● WHAT YOU NEED TO DO
A - According to the excerpt on scaling and load balancing, where does the least connection method send traffic?
B - From the excerpt on scaling and load balancing, copy out the stretch from "A company just" through "to handle increased traffic.".

● SOURCE EXCERPT
★ ★ ★ ★ ★

A common use of a Z-axis split is customer by geographic location or customer by type. For example, paying customers on a subscription news site might have unlimited, 24/7 access to all site content. Non-paying customers of the same site have access to this same data, but they might be limited to opening and reading only three or four articles per month.
This setup can reduce operational costs because the data segments are smaller and require fewer storage resources. But, Z-axis takes a lot of time to design and implement and requires a lot of automation to reduce system overhead.
Horizontal and vertical scalability patterns
You can scale up (vertically), or you can scale out (horizontally).
Vertical scaling
Vertical scaling is when you increase the capability of a component, such as a server, to improve its performance. For example, as more traffic hits your server, it’s performance will decrease. Adding more RAM and storage drives increases the server’s performance so it can more easily handle increased traffic.
Vertical scaling is easy to implement, saves money because you are not buying new resources, and easy to maintain. But, they can be a single point of failure that could result in significant downtime.
A company just starting out might use vertical scaling to help to keep cost down. But the vertical approach will eventually reach RAM and storage limits and you will need to add more resources to keep up with demand.
Horizontal scaling
Horizontal scaling is when you increase performance capacity by adding more of the same type of resources to your system. For example, instead of increasing one server’s capacity to improve its performance, you add more servers to the system. A load balancer helps to distribute the workload to different servers depending on their availability. This increases the overall performance of the system.
More computing resources means more fault tolerance and fewer risks of downtime. But, adding servers and load balancers can be expensive. You should consider using a combination of on-premise resources and cloud resources to handle increased traffic.
Load balancing
Load balancers efficiently distribute user requests and workloads across a group of backend servers. The idea is to balance the work among various resources so that no single resource is overloaded. Load balancing helps your IT department to ensure the availability and scalability of your services.
A load balancer’s tasks include:
- Discovering which resources are available in the system.
- Check resource health to determine which resources are not only available but also whether they are working properly to handle the workload. If an available server has become corrupted, the load balancer should shut down the path to it and switch to another server without the user noticing any lag or downtime.
- Determine which algorithm should be used to balance the work across multiple healthy backend servers.
Common load balancing methods (algorithms) include:
- Least connection method: Traffic is routed to the server that has the fewest active connections.
- Least response time method: The load balancer measures the amount of time the server takes to respond to a health monitoring request. Traffic is sent to the healthiest server with the lowest response time. Some load balancers will consider active connections with this algorithm.

★ ★ ★ ★ ★

● DATA SHOWN
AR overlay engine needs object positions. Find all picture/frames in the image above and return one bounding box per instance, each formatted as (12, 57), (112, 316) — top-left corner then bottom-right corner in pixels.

★ ★ ★ ★ ★

● ANSWERS BELOW
A - To the server that has the fewest active connections.

B -
A company just starting out might use vertical scaling to help to keep cost down. But the vertical approach will eventually reach RAM and storage limits and you will need to add more resources to keep up with demand.
Horizontal scaling
Horizontal scaling is when you increase performance capacity by adding more of the same type of resources to your system. For example, instead of increasing one server’s capacity to improve its performance, you add more servers to the system. A load balancer helps to distribute the workload to different servers depending on their availability. This increases the overall performance of the system.
More computing resources means more fault tolerance and fewer risks of downtime. But, adding servers and load balancers can be expensive. You should consider using a combination of on-premise resources and cloud resources to handle increased traffic.